Extracted data entries
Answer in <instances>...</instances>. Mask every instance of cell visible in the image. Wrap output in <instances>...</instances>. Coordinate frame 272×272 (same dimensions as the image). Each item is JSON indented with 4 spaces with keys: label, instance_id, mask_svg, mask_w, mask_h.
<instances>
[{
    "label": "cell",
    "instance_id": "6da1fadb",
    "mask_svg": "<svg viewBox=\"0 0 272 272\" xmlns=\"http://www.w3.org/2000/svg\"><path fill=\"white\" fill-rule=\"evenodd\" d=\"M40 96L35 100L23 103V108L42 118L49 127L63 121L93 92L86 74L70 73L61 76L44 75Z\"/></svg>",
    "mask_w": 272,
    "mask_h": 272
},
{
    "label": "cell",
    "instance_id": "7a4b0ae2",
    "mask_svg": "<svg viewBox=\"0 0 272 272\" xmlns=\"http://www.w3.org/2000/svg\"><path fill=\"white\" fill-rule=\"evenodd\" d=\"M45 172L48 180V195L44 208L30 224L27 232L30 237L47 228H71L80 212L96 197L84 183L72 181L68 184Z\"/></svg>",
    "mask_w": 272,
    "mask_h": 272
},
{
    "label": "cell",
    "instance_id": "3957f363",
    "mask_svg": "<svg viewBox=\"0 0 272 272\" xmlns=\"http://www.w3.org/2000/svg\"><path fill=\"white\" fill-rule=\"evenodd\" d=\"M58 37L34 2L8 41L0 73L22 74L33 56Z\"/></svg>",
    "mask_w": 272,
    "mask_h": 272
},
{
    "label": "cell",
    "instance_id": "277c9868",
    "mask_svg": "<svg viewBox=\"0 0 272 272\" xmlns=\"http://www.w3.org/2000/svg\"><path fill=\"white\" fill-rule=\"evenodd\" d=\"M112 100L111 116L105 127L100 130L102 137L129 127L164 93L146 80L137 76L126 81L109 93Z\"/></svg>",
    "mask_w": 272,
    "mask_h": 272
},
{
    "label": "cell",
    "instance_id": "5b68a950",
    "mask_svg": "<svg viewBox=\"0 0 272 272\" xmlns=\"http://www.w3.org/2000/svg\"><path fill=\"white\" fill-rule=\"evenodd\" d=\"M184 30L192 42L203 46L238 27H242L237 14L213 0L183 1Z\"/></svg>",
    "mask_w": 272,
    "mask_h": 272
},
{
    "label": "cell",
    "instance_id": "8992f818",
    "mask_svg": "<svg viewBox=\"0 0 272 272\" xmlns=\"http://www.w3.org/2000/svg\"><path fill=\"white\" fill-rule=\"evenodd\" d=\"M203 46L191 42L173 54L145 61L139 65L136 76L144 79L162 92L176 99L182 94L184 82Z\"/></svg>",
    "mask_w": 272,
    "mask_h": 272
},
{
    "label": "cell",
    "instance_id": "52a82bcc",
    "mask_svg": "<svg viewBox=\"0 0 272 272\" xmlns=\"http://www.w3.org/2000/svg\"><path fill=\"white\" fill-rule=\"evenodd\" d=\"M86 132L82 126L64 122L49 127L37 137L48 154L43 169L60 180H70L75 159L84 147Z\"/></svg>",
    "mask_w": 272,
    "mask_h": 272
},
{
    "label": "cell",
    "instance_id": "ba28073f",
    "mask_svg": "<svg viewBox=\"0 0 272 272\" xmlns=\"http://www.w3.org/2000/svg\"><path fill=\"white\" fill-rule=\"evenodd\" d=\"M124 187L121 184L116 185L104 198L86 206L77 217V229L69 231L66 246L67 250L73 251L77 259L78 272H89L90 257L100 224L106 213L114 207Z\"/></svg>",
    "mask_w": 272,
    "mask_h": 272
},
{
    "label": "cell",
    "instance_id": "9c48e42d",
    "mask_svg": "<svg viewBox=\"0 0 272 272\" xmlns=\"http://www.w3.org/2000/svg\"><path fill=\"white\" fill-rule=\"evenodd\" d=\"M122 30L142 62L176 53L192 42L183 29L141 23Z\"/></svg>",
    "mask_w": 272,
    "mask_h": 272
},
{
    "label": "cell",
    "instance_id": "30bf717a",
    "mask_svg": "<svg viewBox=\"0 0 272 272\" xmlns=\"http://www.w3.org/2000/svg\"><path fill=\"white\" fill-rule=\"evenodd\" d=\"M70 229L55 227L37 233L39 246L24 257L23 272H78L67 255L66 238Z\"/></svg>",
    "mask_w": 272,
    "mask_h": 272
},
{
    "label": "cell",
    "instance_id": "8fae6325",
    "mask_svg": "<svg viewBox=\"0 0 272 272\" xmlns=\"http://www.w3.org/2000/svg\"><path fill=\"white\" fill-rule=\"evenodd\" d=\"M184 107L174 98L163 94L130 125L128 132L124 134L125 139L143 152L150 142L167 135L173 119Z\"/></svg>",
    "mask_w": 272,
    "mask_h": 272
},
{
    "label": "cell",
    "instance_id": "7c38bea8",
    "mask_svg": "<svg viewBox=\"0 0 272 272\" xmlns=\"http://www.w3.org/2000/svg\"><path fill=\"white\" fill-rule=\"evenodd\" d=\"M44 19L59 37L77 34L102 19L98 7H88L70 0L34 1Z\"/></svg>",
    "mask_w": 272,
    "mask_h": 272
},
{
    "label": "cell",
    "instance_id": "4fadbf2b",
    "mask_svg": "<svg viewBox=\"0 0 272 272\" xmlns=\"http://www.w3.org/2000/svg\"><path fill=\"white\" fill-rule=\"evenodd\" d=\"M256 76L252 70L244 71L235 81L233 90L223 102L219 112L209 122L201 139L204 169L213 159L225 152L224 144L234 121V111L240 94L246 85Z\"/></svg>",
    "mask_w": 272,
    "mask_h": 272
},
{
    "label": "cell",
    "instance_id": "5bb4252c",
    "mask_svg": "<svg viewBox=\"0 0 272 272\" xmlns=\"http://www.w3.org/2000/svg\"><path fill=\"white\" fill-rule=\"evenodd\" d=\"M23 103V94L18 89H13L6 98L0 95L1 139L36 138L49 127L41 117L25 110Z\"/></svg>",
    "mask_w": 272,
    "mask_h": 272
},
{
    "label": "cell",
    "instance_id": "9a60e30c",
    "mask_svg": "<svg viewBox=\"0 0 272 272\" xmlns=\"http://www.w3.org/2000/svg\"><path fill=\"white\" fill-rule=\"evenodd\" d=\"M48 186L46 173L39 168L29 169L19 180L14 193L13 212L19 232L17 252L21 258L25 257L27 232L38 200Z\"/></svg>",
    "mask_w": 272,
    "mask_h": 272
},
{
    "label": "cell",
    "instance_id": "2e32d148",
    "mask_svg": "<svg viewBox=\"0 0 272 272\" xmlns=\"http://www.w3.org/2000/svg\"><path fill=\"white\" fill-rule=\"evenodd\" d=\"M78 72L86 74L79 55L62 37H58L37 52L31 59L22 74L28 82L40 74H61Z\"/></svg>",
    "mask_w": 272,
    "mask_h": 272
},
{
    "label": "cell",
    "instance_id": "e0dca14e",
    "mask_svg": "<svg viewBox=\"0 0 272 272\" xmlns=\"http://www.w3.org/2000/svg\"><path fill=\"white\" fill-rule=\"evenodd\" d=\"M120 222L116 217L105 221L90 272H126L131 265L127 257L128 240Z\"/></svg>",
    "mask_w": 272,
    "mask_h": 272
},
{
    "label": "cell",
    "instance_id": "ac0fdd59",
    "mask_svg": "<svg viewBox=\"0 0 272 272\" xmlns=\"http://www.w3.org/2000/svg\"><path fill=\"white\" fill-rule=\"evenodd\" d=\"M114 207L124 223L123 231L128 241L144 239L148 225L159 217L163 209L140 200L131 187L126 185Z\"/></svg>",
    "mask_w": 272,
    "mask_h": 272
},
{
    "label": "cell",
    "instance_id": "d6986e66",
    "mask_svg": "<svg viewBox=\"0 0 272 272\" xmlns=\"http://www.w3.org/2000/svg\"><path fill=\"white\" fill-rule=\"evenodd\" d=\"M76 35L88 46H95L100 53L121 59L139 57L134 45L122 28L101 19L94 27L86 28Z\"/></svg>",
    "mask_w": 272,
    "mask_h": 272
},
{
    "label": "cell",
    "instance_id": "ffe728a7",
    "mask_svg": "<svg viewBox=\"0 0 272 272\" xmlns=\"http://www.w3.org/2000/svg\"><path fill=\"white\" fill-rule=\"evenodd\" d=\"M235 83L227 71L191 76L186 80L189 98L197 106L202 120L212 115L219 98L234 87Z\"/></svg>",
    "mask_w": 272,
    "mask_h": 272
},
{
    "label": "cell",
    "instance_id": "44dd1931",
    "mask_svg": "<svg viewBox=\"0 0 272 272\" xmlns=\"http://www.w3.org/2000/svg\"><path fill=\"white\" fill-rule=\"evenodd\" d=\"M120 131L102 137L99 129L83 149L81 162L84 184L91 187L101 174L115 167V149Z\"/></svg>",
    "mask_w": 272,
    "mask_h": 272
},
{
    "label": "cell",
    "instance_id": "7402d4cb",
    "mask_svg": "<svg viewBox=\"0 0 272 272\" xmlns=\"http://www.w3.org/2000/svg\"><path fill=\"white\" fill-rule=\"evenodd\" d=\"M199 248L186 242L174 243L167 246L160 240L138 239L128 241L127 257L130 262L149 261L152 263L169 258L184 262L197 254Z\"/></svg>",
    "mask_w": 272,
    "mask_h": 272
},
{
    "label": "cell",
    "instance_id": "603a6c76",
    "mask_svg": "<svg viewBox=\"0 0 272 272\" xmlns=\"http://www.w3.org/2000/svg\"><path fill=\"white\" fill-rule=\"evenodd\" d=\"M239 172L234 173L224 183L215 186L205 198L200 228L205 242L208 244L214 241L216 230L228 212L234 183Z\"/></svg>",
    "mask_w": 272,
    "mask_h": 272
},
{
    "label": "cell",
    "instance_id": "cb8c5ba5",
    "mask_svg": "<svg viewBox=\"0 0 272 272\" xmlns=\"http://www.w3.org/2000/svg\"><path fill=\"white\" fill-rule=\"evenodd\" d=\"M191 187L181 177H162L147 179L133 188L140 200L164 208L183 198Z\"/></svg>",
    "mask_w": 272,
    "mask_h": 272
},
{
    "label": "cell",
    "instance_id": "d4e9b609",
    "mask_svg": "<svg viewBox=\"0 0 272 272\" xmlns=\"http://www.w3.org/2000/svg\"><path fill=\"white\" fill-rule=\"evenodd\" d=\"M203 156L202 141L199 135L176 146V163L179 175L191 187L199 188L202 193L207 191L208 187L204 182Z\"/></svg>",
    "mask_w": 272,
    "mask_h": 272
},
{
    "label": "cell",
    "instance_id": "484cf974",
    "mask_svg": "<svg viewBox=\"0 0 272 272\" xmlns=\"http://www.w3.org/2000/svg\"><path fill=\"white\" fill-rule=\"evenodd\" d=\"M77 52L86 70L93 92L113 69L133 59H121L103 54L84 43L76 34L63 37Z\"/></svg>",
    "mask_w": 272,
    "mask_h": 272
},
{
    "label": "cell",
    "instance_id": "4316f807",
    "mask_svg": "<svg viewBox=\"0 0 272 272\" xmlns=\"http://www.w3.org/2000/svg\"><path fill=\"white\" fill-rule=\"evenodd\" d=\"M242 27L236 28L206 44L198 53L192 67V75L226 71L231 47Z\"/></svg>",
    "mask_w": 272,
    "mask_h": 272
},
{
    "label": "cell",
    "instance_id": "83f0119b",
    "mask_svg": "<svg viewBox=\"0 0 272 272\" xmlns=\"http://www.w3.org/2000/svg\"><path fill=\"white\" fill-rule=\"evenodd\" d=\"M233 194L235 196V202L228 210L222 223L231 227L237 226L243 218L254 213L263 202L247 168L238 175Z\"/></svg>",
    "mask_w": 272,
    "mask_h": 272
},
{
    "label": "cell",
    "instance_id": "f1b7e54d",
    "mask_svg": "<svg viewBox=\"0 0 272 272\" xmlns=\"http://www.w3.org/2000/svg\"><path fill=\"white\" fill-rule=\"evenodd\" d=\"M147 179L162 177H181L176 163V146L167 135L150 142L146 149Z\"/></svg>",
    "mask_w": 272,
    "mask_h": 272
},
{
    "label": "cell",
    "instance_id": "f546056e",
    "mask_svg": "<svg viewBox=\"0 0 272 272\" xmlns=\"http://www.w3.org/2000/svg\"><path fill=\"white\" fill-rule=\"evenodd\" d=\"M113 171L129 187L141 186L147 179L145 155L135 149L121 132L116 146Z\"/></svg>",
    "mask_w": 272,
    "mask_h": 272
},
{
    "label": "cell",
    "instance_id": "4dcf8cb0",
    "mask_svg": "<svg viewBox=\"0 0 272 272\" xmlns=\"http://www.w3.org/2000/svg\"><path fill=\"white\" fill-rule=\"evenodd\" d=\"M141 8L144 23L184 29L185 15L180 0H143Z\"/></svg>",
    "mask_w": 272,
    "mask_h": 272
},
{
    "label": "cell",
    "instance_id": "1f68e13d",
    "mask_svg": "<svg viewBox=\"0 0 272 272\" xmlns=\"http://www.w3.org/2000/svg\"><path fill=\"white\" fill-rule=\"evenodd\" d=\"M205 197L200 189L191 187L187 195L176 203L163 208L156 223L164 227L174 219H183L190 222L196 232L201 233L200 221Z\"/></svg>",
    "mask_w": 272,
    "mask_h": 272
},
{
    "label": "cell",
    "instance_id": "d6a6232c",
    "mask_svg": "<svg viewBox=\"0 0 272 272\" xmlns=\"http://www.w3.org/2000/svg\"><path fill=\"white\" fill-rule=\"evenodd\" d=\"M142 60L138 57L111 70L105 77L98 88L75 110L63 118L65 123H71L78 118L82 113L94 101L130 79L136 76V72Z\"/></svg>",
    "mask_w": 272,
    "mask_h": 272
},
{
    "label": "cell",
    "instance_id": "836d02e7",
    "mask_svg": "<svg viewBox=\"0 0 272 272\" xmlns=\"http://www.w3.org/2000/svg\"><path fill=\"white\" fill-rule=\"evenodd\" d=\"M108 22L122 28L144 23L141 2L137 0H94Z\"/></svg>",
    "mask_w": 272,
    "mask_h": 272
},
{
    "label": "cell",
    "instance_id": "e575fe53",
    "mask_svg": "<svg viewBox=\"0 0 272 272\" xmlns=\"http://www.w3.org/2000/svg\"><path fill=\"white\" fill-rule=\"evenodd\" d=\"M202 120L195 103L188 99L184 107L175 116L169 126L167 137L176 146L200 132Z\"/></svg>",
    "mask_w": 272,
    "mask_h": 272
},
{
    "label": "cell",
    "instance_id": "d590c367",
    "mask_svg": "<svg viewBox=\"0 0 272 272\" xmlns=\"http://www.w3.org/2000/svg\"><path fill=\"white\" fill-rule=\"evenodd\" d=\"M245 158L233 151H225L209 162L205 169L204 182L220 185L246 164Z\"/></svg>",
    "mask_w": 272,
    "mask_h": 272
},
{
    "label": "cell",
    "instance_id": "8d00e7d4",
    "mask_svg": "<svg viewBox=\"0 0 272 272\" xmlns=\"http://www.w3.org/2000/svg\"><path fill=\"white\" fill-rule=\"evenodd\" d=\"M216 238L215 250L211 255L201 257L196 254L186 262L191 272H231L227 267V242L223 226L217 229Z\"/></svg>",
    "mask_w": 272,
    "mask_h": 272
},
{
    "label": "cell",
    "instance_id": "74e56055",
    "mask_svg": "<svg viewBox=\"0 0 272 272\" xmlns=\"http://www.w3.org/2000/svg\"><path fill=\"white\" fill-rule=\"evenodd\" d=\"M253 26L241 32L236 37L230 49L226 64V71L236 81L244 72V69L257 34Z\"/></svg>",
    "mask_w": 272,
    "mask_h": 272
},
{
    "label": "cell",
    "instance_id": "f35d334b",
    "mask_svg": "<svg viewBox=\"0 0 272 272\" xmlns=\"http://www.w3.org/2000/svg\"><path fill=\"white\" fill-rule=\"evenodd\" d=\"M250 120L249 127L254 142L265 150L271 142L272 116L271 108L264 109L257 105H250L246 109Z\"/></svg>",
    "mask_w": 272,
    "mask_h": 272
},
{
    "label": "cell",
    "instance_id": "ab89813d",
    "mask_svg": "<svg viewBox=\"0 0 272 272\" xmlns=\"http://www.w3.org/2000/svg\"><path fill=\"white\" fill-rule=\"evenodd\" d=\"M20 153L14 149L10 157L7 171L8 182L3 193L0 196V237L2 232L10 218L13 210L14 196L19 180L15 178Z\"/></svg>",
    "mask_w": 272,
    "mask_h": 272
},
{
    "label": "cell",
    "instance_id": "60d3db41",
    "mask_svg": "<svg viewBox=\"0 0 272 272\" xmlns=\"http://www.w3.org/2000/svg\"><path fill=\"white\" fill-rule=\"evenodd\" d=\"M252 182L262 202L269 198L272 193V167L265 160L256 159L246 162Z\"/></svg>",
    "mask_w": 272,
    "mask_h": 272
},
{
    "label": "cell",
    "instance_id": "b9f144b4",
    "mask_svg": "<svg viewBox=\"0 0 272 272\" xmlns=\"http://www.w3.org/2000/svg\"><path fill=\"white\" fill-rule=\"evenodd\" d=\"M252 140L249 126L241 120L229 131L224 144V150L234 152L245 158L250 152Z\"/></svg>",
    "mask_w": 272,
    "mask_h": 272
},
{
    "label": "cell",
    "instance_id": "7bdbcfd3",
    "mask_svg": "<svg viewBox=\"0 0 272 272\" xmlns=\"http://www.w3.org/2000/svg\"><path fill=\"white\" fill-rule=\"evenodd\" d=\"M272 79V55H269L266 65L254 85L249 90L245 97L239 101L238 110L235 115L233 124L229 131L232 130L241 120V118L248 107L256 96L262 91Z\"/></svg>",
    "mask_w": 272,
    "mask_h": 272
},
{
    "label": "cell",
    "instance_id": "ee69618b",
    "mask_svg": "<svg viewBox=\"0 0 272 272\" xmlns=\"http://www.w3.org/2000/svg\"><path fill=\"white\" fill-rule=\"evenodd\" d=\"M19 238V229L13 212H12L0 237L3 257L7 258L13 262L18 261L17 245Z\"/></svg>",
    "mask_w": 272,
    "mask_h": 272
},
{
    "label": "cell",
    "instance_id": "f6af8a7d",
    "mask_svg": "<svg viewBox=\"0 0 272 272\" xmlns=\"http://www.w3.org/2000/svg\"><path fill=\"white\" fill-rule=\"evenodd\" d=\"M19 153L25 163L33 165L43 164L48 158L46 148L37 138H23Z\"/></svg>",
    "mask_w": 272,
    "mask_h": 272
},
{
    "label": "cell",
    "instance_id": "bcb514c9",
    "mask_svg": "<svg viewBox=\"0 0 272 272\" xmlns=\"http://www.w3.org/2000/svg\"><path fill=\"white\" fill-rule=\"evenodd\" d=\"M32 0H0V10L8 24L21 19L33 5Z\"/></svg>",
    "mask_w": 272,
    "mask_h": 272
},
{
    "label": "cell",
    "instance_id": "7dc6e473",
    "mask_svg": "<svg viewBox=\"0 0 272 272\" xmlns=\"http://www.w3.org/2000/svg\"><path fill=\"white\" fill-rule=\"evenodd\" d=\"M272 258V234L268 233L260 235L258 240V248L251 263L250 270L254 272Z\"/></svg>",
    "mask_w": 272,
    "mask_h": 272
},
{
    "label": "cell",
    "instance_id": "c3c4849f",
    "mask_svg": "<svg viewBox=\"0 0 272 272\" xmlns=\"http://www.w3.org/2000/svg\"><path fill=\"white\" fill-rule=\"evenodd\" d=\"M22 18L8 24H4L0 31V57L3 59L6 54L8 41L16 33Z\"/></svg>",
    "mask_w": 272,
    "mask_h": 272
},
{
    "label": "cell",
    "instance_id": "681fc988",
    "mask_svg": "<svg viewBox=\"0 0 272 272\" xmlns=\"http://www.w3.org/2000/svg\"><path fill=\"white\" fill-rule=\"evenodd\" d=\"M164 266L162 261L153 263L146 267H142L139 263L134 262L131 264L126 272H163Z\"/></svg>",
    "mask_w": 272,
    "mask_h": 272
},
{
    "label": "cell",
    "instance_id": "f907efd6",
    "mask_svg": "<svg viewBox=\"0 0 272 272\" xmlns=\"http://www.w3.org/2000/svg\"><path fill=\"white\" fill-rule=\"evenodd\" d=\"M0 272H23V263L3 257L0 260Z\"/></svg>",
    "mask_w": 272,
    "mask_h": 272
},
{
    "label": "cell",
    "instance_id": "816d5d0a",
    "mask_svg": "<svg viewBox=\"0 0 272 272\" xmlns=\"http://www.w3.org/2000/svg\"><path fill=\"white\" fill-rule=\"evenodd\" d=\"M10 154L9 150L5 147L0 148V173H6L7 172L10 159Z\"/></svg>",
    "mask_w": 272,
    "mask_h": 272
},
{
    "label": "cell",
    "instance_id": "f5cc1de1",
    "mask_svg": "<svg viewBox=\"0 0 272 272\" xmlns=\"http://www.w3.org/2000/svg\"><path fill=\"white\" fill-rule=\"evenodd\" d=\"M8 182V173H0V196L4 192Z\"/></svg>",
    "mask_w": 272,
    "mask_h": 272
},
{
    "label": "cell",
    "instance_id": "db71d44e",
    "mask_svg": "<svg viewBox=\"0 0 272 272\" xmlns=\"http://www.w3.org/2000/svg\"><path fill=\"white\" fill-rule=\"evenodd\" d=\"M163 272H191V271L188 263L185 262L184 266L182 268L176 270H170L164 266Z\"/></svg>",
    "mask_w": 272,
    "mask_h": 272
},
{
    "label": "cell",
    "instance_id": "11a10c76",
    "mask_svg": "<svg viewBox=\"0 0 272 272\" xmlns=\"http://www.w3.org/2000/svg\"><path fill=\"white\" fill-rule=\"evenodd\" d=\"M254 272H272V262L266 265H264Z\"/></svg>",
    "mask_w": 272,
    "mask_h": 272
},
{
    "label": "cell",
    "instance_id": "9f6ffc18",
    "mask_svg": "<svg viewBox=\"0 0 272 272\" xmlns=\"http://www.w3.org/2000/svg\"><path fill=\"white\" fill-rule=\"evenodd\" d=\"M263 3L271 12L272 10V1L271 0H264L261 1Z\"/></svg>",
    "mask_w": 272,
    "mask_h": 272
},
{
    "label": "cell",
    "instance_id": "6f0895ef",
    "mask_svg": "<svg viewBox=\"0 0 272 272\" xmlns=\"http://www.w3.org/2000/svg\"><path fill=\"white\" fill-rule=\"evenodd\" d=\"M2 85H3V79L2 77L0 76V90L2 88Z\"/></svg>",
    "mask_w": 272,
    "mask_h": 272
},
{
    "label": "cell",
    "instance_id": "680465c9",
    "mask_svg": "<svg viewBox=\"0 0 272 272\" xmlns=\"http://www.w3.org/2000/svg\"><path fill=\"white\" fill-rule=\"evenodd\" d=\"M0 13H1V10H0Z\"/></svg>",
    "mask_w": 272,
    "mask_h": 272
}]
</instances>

Challenge: State how many lines of the records above contain the string "instances". Give only the number.

Problem solution: 3